La photothérapie pour les bébés à risque de jaunisse est de plus en plus populaire, grâce à l'introduction de modèles portatifs pouvant être utilisés à la maison, ce qui inquiète les oncologues.

Ceux-ci préviennent depuis les années 70 que la photothérapie pourrait augmenter le risque de contracter certains cancers. Deux nouvelles études américaines parues dans la revue Pediatrics relancent ces inquiétudes.

«La plupart des spécialistes s'entendent pour dire que nous devons être plus prudents avec la photothérapie», indique Thomas Newman, épidémiologiste pédiatrique à l'Université de Californie à San Francisco.

«Elle est souvent donnée aux nouveau-nés à des niveaux de risque inférieurs aux lignes directrices de l'Académie américaine de pédiatrie. Et même là, pour éviter un cas de dommage au cerveau à cause de la jaunisse, le nombre de bébés qu'il faut traiter avec la photothérapie est très élevé. Il est très probable que les lignes directrices changent.» Le Dr Newman fait partie du comité chargé de modifier ces lignes directrices, ce qui sera fait d'ici deux ans.

L'étude du Dr Newman a suivi 500 000 bébés californiens pendant deux mois après leur naissance. Le risque de leucémie était 2,1 fois plus élevé chez les 40 000 bébés soumis à la photothérapie, mais il n'était plus statistiquement significatif quand les chercheurs tenaient compte de certains facteurs de risque pour la leucémie, comme des anomalies congénitales. «Il y a cependant de petits indices d'effet de dose, alors il est fort possible qu'avec un suivi plus long, l'augmentation du risque soit statistiquement significative», dit le Dr Newman.

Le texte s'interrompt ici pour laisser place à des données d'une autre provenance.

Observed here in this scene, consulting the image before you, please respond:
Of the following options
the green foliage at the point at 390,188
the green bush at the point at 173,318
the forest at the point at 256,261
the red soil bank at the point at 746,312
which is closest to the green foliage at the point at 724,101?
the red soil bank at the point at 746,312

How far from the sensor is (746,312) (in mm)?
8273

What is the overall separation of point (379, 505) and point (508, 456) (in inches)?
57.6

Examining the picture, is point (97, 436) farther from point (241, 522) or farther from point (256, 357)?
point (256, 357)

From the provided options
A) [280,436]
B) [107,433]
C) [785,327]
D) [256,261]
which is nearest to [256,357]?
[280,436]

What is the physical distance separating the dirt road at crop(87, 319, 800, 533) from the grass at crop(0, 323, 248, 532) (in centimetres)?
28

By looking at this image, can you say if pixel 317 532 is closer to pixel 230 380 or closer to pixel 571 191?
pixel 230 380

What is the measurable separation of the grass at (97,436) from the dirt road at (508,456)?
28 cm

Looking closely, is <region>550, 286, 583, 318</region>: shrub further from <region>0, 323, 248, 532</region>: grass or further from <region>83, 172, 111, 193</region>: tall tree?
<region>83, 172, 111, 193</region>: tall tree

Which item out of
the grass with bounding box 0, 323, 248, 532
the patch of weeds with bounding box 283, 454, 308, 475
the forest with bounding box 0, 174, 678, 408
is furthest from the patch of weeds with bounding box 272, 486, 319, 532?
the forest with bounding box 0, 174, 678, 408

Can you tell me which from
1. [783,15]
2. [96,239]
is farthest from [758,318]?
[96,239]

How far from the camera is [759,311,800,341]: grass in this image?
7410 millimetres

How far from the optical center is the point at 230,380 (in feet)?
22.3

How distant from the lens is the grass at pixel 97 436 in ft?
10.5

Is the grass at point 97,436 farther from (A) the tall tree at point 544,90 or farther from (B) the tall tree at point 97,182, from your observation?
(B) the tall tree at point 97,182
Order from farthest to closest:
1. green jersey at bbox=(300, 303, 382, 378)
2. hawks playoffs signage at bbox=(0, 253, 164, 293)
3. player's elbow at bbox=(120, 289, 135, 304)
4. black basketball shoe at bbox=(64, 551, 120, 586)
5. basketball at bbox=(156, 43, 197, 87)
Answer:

L'autre étude, qui a suivi 5 millions d'enfants californiens pendant un an après la naissance, a calculé que la photothérapie augmentait de 2,6 fois le risque de contracter une leucémie myéloïde et de 1,6 fois le risque d'avoir un cancer en général, mais n'a pas tenu compte des facteurs de risque comme celle du Dr Newman. «La leucémie myéloïde est particulièrement grave, alors ça renforce le besoin d'être prudents et de bien évaluer la nécessité de la photothérapie, dit le chercheur de l'UCSF. Ceci dit, il n'y a pas eu d'augmentation de la prévalence dans la population de cancers pour lesquels il existe un lien de cause à effet avec la photothérapie.»

Mutations chez des bactéries

Le signal d'alarme sur la photothérapie a tout d'abord été sonné en 1979 par des chercheurs américains qui avaient observé un taux anormal de mutations génétiques chez des bactéries exposées à une telle lumière. L'inquiétude a été relancée en 1995 par une vaste étude suédoise ayant analysé toutes les naissances entre 1973 et 1989. Le risque de développer une leucémie myéloïde augmentait de 7,5 fois chez les enfants exposés à la photothérapie, mais ce risque n'était plus statistiquement significatif (de peu) quand les chercheurs suédois excluaient les enfants trisomiques.

«Les chercheurs suédois n'ont pas voulu inquiéter les gens, explique le Dr Newman. Nous n'avons pas encore de lien causal entre la photothérapie néonatale et le cancer, mais plusieurs raisons biologiques laissent penser que la photothérapie pourrait jouer un rôle.»

La photothérapie n'augmenterait pas nécessairement le risque de contracter un cancer pendant toute la vie. Le Dr Newman veut maintenant voir durant combien de temps le risque est augmenté après la photothérapie néonatale.

L'utilisation de la photothérapie est particulièrement élevée en Californie: près de 16 % des bébés nés de parents clients de l'assureur Kaiser Permanente y étaient soumis en 2011, généralement à la maison; ce taux était de 3 % en 1995, quand la photothérapie à la maison n'existait pas. Au Canada, la photothérapie a «d'ordinaire» lieu en hôpital, selon la Société canadienne de pédiatrie.